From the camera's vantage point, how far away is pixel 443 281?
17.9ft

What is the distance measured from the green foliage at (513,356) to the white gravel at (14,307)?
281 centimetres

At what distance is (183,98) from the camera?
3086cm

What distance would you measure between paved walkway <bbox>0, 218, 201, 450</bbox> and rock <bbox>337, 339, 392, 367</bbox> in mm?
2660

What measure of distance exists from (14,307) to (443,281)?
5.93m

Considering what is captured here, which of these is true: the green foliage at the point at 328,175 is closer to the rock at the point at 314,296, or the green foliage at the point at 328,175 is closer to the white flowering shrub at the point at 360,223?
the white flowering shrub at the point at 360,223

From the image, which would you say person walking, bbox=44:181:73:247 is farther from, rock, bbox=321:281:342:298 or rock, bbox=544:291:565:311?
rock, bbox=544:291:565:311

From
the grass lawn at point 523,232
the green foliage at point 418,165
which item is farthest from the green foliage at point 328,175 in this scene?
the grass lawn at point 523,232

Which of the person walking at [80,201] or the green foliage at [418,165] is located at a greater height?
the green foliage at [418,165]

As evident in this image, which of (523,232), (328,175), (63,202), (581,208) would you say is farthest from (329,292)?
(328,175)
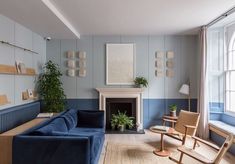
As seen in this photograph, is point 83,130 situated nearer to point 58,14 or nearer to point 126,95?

◆ **Set problem**
Could you set down, word for word, the stretch of the entries from the line containing "As evident in" through the end of the entries, leaving the pictures out?

◆ **Response**
As evident in this image, which of (523,232), (328,175), (63,202), (581,208) would you say is farthest from (329,292)?
(328,175)
As seen in this photograph, is point 83,130 situated nearer to point 58,14 or nearer to point 126,95?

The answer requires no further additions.